EXTRACTED MATERIAL |
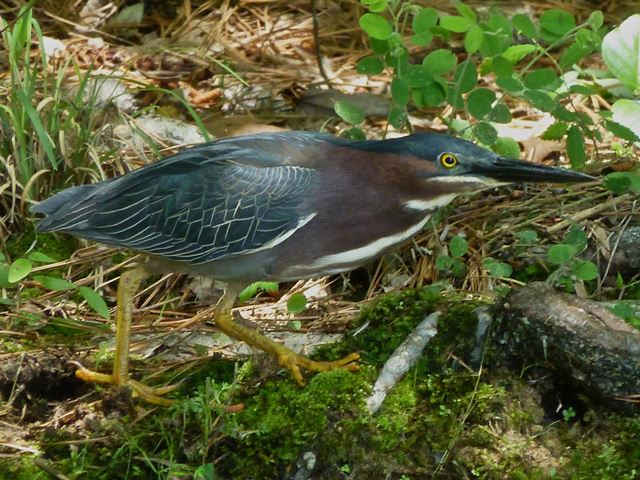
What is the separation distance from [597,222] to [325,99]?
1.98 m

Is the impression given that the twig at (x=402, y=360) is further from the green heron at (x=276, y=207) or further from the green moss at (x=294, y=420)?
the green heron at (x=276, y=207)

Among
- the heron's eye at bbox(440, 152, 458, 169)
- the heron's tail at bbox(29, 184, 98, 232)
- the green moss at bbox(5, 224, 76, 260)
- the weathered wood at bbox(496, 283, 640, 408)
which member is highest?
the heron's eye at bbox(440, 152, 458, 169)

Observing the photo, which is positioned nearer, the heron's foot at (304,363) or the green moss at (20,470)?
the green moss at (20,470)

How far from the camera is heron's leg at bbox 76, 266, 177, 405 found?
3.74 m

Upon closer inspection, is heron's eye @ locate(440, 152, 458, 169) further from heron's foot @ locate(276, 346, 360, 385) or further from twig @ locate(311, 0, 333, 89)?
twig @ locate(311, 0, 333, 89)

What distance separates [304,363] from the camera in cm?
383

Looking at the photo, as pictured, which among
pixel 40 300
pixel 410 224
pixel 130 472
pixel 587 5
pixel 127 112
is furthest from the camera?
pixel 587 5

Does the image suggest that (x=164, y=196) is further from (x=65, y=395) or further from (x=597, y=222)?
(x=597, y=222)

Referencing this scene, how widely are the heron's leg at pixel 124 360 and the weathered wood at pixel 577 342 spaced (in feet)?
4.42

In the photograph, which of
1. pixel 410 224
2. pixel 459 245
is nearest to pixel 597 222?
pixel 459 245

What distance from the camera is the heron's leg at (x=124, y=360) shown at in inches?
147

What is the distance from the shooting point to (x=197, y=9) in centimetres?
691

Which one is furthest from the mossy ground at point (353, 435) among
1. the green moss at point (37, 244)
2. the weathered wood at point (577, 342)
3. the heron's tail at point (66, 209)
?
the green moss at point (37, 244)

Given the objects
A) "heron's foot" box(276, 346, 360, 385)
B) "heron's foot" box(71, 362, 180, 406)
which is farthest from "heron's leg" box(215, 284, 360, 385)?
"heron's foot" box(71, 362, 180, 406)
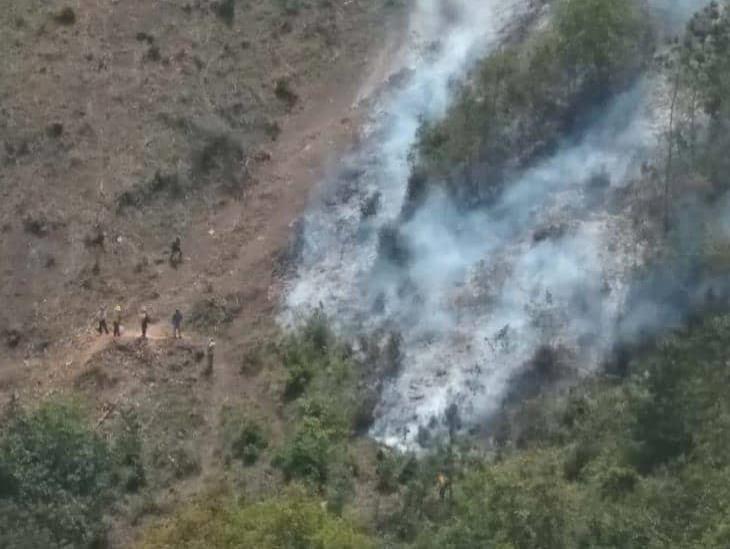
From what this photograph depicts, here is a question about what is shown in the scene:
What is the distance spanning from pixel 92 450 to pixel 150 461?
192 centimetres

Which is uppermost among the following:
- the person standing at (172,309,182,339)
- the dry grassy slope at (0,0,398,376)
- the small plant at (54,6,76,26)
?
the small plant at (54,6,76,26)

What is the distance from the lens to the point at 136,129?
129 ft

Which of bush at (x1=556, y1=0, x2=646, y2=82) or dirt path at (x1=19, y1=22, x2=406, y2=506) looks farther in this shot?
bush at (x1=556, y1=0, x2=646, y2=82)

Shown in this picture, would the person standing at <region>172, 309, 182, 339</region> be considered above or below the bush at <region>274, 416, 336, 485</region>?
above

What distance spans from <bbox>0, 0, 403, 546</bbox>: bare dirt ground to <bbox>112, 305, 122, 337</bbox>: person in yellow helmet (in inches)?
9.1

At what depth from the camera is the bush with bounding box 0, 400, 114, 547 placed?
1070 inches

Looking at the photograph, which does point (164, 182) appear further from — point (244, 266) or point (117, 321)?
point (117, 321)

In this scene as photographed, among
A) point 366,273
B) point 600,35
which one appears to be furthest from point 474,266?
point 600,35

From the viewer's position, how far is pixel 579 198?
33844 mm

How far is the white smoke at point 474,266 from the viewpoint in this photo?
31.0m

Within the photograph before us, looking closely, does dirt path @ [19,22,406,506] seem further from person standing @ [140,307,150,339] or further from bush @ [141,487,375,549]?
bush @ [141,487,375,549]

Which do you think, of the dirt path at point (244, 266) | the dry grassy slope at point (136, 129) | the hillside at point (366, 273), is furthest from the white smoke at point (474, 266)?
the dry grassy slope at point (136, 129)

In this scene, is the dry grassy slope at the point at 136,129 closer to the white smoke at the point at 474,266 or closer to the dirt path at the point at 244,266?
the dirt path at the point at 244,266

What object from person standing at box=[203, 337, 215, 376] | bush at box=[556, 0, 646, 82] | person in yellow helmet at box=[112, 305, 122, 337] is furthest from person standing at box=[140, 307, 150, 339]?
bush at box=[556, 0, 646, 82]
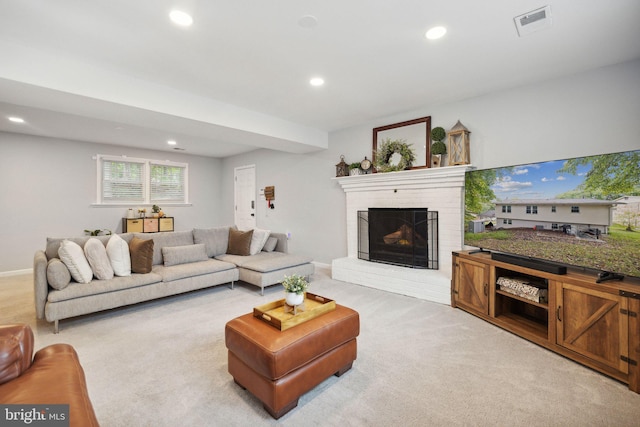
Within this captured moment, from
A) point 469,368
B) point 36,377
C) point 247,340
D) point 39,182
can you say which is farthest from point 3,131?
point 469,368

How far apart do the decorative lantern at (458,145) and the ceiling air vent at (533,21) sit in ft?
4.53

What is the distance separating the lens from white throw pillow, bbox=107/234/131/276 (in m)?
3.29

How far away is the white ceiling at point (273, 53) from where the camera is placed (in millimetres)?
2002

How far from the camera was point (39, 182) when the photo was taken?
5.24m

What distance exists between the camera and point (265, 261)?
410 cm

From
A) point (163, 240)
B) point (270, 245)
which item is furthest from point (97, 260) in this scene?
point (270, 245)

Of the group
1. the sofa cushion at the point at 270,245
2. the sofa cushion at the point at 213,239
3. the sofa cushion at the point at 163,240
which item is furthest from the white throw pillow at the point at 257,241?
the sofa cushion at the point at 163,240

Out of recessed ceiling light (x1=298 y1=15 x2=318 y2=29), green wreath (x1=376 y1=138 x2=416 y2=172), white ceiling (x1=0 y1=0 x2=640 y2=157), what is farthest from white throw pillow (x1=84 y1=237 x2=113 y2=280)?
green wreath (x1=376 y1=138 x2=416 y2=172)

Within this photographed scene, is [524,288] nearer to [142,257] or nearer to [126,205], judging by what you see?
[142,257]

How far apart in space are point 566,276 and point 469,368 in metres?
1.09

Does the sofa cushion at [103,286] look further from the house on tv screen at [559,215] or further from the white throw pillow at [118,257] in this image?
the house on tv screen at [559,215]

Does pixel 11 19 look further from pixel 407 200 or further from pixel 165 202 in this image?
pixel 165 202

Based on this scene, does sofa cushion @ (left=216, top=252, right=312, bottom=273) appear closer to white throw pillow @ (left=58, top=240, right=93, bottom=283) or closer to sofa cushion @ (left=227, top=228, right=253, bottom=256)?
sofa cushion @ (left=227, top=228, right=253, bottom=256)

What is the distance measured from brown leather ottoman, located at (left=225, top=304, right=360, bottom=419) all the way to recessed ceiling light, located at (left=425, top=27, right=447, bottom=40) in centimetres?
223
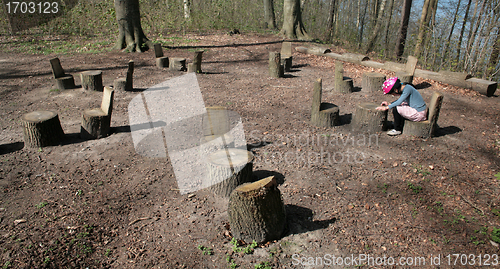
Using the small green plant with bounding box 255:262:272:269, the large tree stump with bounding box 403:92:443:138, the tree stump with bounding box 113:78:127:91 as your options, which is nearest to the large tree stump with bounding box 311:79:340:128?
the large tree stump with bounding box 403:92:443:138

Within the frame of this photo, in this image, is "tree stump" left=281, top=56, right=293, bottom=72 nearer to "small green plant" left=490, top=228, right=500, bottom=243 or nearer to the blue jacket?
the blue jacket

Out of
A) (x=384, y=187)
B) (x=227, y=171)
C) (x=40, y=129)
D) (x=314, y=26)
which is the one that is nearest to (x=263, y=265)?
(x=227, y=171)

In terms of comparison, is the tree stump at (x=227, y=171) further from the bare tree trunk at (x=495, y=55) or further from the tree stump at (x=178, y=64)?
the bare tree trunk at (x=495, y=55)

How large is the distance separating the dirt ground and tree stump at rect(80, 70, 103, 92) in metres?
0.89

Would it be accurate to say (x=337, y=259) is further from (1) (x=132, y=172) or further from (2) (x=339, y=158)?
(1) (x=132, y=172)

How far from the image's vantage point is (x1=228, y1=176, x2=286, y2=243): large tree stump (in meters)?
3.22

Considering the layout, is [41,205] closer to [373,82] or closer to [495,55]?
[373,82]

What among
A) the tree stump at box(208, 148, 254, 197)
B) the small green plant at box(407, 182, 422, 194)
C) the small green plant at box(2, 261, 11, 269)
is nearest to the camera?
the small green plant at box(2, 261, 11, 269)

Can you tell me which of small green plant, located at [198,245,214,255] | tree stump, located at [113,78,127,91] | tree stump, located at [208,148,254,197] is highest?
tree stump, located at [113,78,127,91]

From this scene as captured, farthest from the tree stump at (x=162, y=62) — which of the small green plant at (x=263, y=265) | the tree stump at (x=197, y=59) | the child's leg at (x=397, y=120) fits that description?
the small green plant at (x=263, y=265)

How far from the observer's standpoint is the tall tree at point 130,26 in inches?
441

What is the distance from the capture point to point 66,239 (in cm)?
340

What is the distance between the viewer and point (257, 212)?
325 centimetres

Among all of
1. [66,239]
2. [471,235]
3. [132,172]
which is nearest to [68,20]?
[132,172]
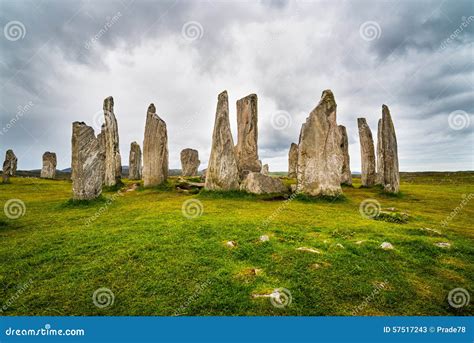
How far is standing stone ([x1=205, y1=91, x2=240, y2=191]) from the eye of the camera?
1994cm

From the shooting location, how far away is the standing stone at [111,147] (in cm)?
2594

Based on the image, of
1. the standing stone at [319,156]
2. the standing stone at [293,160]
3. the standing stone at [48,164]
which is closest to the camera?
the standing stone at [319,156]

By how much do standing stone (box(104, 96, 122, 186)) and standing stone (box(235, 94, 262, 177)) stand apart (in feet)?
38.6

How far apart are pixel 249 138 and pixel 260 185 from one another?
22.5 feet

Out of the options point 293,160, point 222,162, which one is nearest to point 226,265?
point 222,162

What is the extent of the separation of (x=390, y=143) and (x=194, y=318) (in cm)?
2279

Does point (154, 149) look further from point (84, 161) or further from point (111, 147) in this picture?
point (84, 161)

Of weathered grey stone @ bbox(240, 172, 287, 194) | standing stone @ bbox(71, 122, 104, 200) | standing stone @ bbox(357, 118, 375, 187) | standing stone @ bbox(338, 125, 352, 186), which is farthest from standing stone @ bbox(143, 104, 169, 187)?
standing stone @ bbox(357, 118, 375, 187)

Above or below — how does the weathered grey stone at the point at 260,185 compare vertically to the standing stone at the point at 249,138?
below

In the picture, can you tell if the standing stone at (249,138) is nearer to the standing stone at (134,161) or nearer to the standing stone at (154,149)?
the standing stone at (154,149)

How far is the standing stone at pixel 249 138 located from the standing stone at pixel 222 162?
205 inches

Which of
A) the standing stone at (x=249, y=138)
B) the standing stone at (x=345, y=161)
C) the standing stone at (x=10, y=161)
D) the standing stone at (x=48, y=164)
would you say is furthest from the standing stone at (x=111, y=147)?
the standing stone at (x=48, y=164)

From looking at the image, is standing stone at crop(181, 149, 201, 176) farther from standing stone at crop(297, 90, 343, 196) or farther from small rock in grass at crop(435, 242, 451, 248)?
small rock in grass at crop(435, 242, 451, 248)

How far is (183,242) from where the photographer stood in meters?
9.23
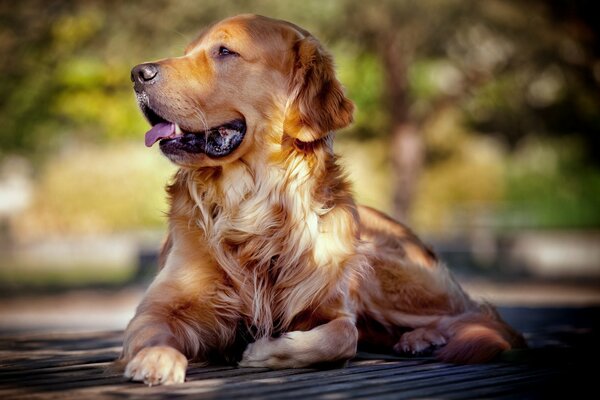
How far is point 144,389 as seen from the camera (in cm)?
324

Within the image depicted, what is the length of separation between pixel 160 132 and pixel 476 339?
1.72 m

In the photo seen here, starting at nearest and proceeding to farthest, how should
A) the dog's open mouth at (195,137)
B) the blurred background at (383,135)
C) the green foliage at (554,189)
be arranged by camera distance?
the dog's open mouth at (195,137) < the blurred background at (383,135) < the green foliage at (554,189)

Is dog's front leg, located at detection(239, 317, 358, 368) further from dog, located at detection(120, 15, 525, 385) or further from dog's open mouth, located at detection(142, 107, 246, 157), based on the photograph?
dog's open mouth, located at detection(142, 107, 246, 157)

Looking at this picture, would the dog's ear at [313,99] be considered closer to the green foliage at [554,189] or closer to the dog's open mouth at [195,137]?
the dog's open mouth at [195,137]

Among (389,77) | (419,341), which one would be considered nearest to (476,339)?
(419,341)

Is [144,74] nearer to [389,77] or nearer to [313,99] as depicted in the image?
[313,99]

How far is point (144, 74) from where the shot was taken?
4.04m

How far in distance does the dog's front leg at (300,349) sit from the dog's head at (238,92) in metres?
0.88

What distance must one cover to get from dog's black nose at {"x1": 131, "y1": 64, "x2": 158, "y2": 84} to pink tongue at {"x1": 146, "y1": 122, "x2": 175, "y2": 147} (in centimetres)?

OBJECTIVE | Print the listing verbatim, from the line with "Is dog's front" through the final line of the listing.

RESPONSE |
Is dog's front leg, located at detection(239, 317, 358, 368) further from dog, located at detection(120, 15, 525, 385) or further from dog's open mouth, located at detection(142, 107, 246, 157), based on the photograph?
dog's open mouth, located at detection(142, 107, 246, 157)

Looking at this picture, would the dog's ear at [313,99] be considered closer to the green foliage at [554,189] or closer to the dog's open mouth at [195,137]?
the dog's open mouth at [195,137]

Among (389,77) | (419,341), which one would be considered nearest to (476,339)?
(419,341)

Is [144,74] nearer to [389,77] or nearer to [313,99] as depicted in the image?
[313,99]

How far is point (144, 74) from where the shot was taken?
4.04m

How far in distance does the dog's front leg at (300,349) sit from the dog's head at (238,92) in metres?
0.88

What distance must one cover to get from dog's black nose at {"x1": 131, "y1": 64, "x2": 158, "y2": 84} to pink tongue at {"x1": 146, "y1": 122, "x2": 175, "y2": 147} (in centimetres)?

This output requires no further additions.